Fruits are generally high in sugar, but you don't have to give them up completely to maintain a healthy weight. All you need to do is choose the right ones. Check out these best low-carb fruits ideal for low-sugar diets and their surprising health benefits.
A medium apple (200g) only contains 28g of carbs, 12% of the Recommended Daily Intake (RDI). As for the health benefits, this fruit is packed with vitamin C and fiber which are helpful in lowering the risk of heart disease and diabetes.
Offering a mere 10g of carbs, a medium kiwi fruit provides antioxidants and fiber that help to prevent colorectal cancer. Plus, research from the National Institutes of Health reveals that this green fruit is also effective at easing constipation.
According to the U.S. Department of Agriculture (USDA), an average-sized grapefruit (200g) has 22g of carbs (10% of the RDI), which makes it another great option if you're on your low-sugar diet. Besides, it boasts vitamin A and vitamin C that can help boost the immune system.
Oranges are low-carb friendly as well. There are only 19g of carbs (8% of the RDI) in a regular orange. The large amount of vitamin C, vitamin B, and folate loaded inside this fruit is also helpful in preventing heart disease and stroke.
This tasty summertime fruit is also great for a low-sugar diet. Data from the USDA shows that there are a mere 15g of carbs (7% of the RDI) in a medium peach. Other than this, the high fiber content is conducive to your digestive system.
A cup of pineapple chunks (the recommended serving size) contains a mere 22g of carbs (10% of the RDI). This fruit is also a good source of vitamin C and bromelain, two nutrients shown to help prevent mucus from building up in your respiratory tract. As a consequence it can also help to ease symptoms of cough and cold.
A cup of fresh strawberries offers 12g of carbs, constituting just 4% of the RDI. Moreover, this heart-shaped fruit is packed with fiber, vitamins, and antioxidants that are effective in enhancing heart health and helping prevent cancer.
With just 8g of carbs per cup (4% of the RDI), watermelon is another fruit you can include in your healthy diet. Not only is it low-carb friendly, Healthline points out that the antioxidants, lycopene, and vitamin C in this melon can work together to help relieve inflammation and oxidative stress.
Coconuts can also be a fixture of your healthy diet. One-half cup of shredded coconut meat only yields 13g of carbs (6% of the RDI), and its medium chain fatty acids contain antimicrobial properties that can help boost your oral hygiene.
Known for its sour taste, a medium-sized lemon (58g) barely has any carbs (5g). Including it in your diet can also benefit your health in many other ways. Studies from Medical News Today have shown that this fruit can help lower the risk of stroke in women, regulate blood pressure, and prevent asthma.
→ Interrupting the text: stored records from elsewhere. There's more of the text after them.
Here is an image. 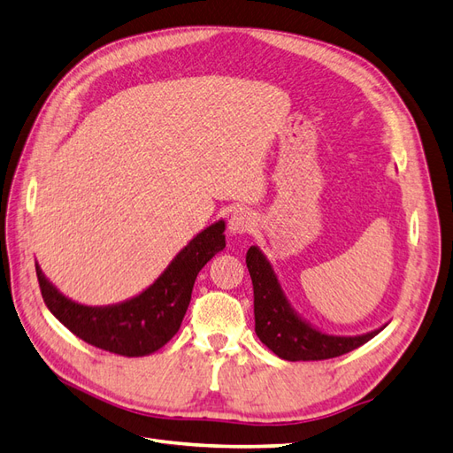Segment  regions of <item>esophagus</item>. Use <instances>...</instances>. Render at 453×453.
<instances>
[{"mask_svg": "<svg viewBox=\"0 0 453 453\" xmlns=\"http://www.w3.org/2000/svg\"><path fill=\"white\" fill-rule=\"evenodd\" d=\"M252 227H254V216L249 211H235L227 222V231L231 235L249 234Z\"/></svg>", "mask_w": 453, "mask_h": 453, "instance_id": "34e87169", "label": "esophagus"}]
</instances>
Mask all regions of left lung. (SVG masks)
I'll use <instances>...</instances> for the list:
<instances>
[{
  "label": "left lung",
  "mask_w": 453,
  "mask_h": 453,
  "mask_svg": "<svg viewBox=\"0 0 453 453\" xmlns=\"http://www.w3.org/2000/svg\"><path fill=\"white\" fill-rule=\"evenodd\" d=\"M247 268L254 288V331L275 356L287 362L342 356L365 344L385 327L356 337L323 333L296 314L277 280L273 265L258 247L249 249Z\"/></svg>",
  "instance_id": "obj_1"
}]
</instances>
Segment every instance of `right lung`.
I'll use <instances>...</instances> for the list:
<instances>
[{
    "label": "right lung",
    "mask_w": 453,
    "mask_h": 453,
    "mask_svg": "<svg viewBox=\"0 0 453 453\" xmlns=\"http://www.w3.org/2000/svg\"><path fill=\"white\" fill-rule=\"evenodd\" d=\"M226 222L218 219L196 234L145 291L109 306H86L65 296L36 264L45 306L76 337L119 356L157 352L178 333L191 303L196 275L226 249Z\"/></svg>",
    "instance_id": "obj_1"
}]
</instances>
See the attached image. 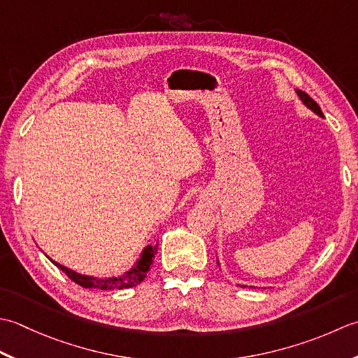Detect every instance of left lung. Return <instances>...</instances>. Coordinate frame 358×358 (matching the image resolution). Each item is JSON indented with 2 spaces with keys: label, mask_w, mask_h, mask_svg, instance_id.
Instances as JSON below:
<instances>
[{
  "label": "left lung",
  "mask_w": 358,
  "mask_h": 358,
  "mask_svg": "<svg viewBox=\"0 0 358 358\" xmlns=\"http://www.w3.org/2000/svg\"><path fill=\"white\" fill-rule=\"evenodd\" d=\"M296 94H298V97H300V100L303 101V105H304L306 108H309L312 113H315L317 115H320V117H324L323 113H322V109H320V106H318V103H317L315 100H312V99L308 96V94L300 91V90H296ZM216 262H217V266H220V259L216 258ZM220 268H221V266H220ZM239 287H247V286H245V284H239Z\"/></svg>",
  "instance_id": "obj_1"
}]
</instances>
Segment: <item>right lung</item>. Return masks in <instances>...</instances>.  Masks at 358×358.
I'll return each mask as SVG.
<instances>
[{
	"instance_id": "obj_1",
	"label": "right lung",
	"mask_w": 358,
	"mask_h": 358,
	"mask_svg": "<svg viewBox=\"0 0 358 358\" xmlns=\"http://www.w3.org/2000/svg\"><path fill=\"white\" fill-rule=\"evenodd\" d=\"M157 252V243L156 245H147L143 247L142 253L138 255V258L136 262L131 266L129 271L123 272L122 275L117 276H109V278H96V276L91 275H82L76 271H71V268L64 267L62 264H58L57 261H52V264L60 268L62 272L66 273L69 278L77 282L78 286H82L85 289H101V290H119V289H128V287H134L137 284H141L145 276H147L150 267L152 264V259L156 257Z\"/></svg>"
}]
</instances>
Yes, avocados are technically a fruit. They're great on a low-sugar diet since one regular avocado only contains 11.6g of carbs (5% of the RDI). Moreover, the American Heart Association says that it's packed with potassium, which helps combat high blood pressure.
There are only 8g of carbs in a 1-cup serving of cantaloupe, which makes it ideal for your low-sugar diet. Plus, the large amount of liquid in the melon is helpful in regulating your blood sugar levels.
According to the USDA, a cup serving of cherries offers about 22g of carbs (only 10% of the RDI). They also provide a wide range of nutrients such as antioxidants and anti-inflammatory compounds that can help reduce exercise-induced muscle pain.
To keep the carbs in check, you can also opt for this fruit. 2 apricots (the standard serving) only contains 7.8g of carbs (3% of the RDI). In addition, the National Eye Institute points out that this orange fruit is rich in beta-carotene, a form of vitamin A that helps protect your eyesight.
Containing just 14g of carbs (6% of the RDI) per cup, blackberries can also be part of your low-sugar diet. They are also a great source of vitamin K, which plays an important role in preventing excessive bleeding, says Healthline.